Mas também temos, como disse no início, a vítima que ama e se vê traída ( a Adriana de Casa sem pão) mas que salva a casa quando o marido perde o emprego, fazendo traduções. Conhecemos o marido com dupla vida. O marido que reconhece a mulher como santa mas a quem não deseja. O que quer a mulher que todos desejariam ter e por isso casa com ela e nem imaginaria separar-se dela.
 Em Nada lhe será perdoado conhecemos o drama de uma mulher enganada até aos 41 anos pela família do marido e por ele. Vê-se obrigada a refazer a sua vida, não conseguindo permanecer muito tempo nos vários empregos por ter sido educada «para menina rica, para ser servida, para a inutilidade.»
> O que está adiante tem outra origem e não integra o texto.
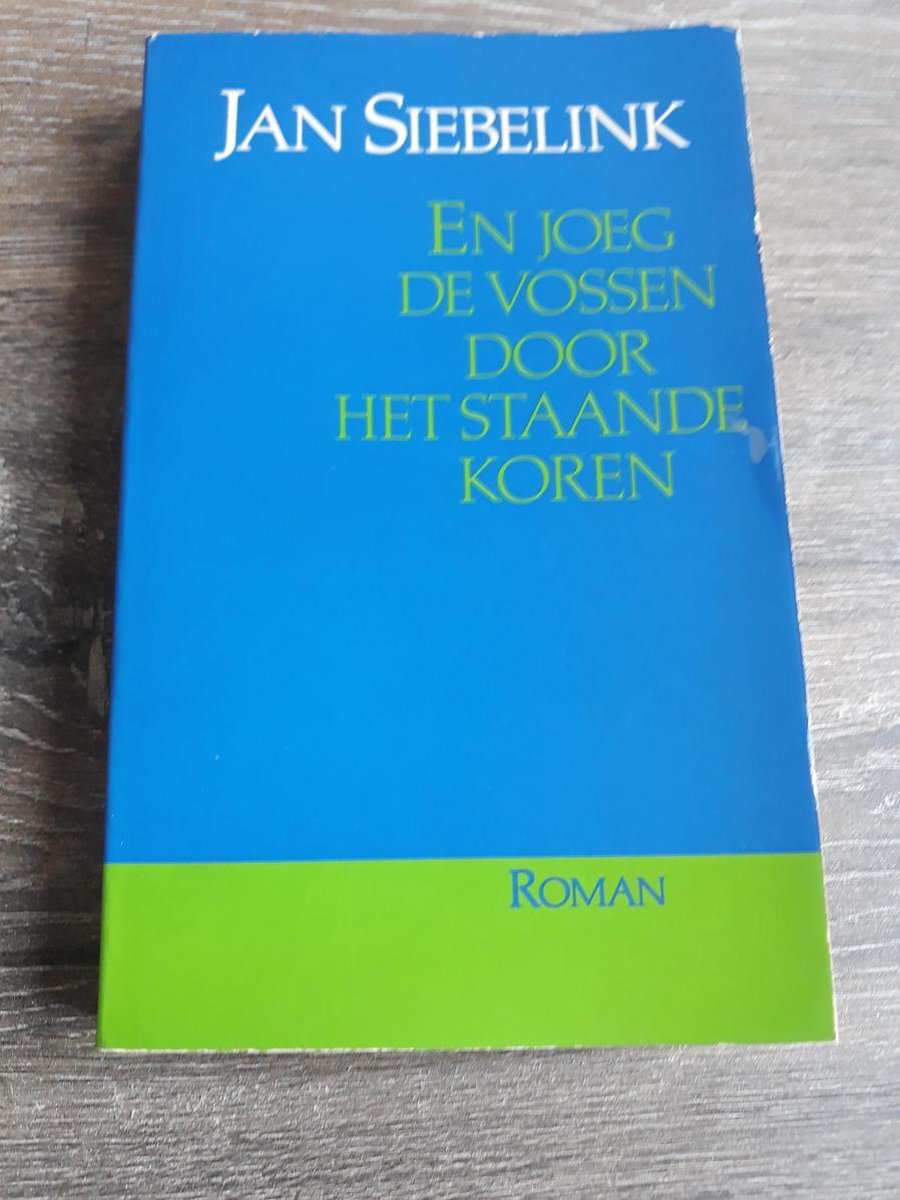 boekenbalie_9789029010887_cover En joeg de vossen door het staande koren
 Maria Archer queixou-se de como as mulheres escritoras têm de trabalhar «Trabalhamos sem poder sair do círculo de arame farpado com que o clã e a sociedade nos limitam a criação» (in “Revisão de conceitos Antiquados”, Ler, out. 1952) mas parece que ela conseguiu sair desse círculo mostrando e descrevendo a vida social da época como nenhuma outra. Também como contista sobressai. É João Gaspar Simões (em Filosofia de uma mulher moderna) que diz que Maria Archer em alguns contos de Há-de Haver uma Lei nos faz pensar em Eça de Queirós e Singularidades de uma rapariga loira. Diz mesmo que ela se aparenta a Camilo. Diz-nos o mesmo ensaísta que se existir um tema nos seus contos este é o tema social: a rebelião da mulher contra as normas sociais sacrificadoras da sua sagrada independência». O conto de Maria Archer é o conto de fundo social, o conto de costumes.» Ela é considerada por ele «um dos nossos primeiros contistas contemporâneos, um dos nossos mais fortes temperamentos de escritor».
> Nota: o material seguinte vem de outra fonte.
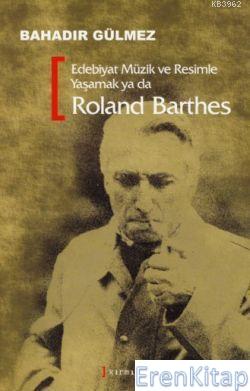 Edebiyat,Müzik ve Resimle Yaşamak Ya da Roland Barthes %10 indirimli B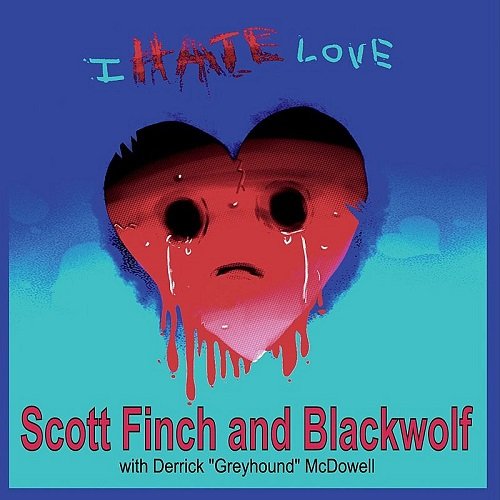 Scott Finch & Blackwolf - I Hate Love (2015)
Termino apresentando duas citações da própria Maria Archer seguidas de um desafio: «Saibam quantos fazem coro no desprestígio da obra literária das mulheres que os nossos livros são momentos heróicos. Custam-nos coragem, e angústias, que os homens, para igual feito, desconhecem de todo» (in “Revisão de Conceitos Antiquados” Out. 1952) «Eu precisarei de morrer para que a minha obra seja avaliada na altura que eu lhe atribuí quando a escrevi – como um documento histórico duma época e da situação da mulher. » (1973) Lanço então o desafio – Não deixemos que a sua obra morra, pois muito ainda há a fazer, nomeadamente estudos sobre os seus cadernos coloniais e estudos sobre as suas peças de teatro. Devemos enaltecer e reconhecer a sua luta pela dignificação da condição da mulher através da apresentação da realidade que a mulher da sua época vivia. A vida da mulher de meados do séc. XX não está bem conhecida – os jovens de hoje não a conhecem e através da obra de Maria Archer poderão conhecê-la.
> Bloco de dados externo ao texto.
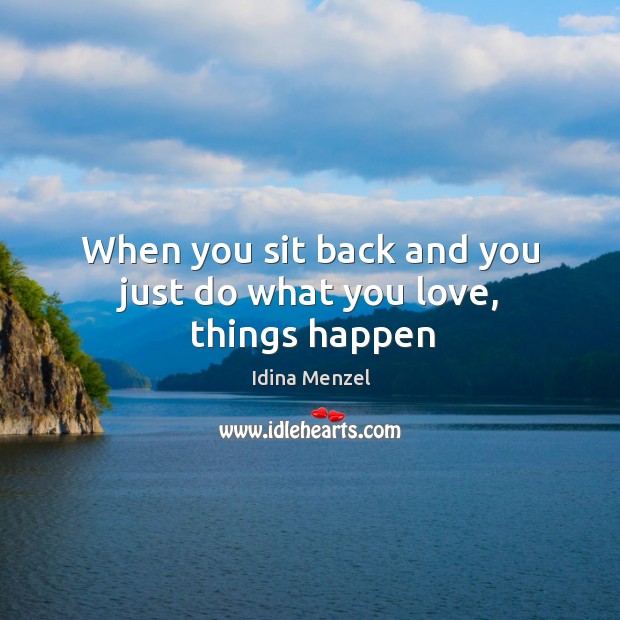 When you sit back and you just do what you love, things happen Idina Menzel Picture Quote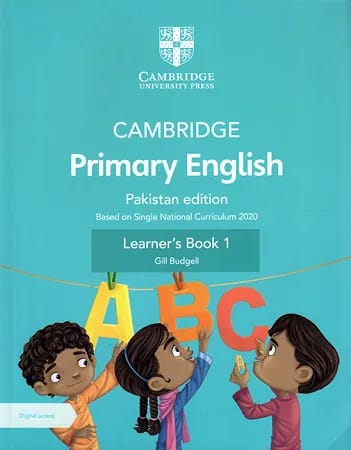 Cambridge Primary English | Pakistan Edition | Learner’s Book 1 | Based on Single National Curriculum 2020 | Gill Budgell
É também com satisfação que vejo que investigadores de outros países se interessam por esta nossa escritora e escrevem artigos e teses sobre ela. Aproveito para mencionar a dra Elizabeth, aqui ao meu lado, da Universidade de Mato-Grosso que se entusiasmou com a minha tese de mestrado sobre Maria Archer e sobre ela escreveu a sua tese de doutoramento tendo por base a sua vertente mais jornalística. Bem hajam todos por nos fazerem reviver a vida da mulher do início do séc. XX nas suas diversas vertentes.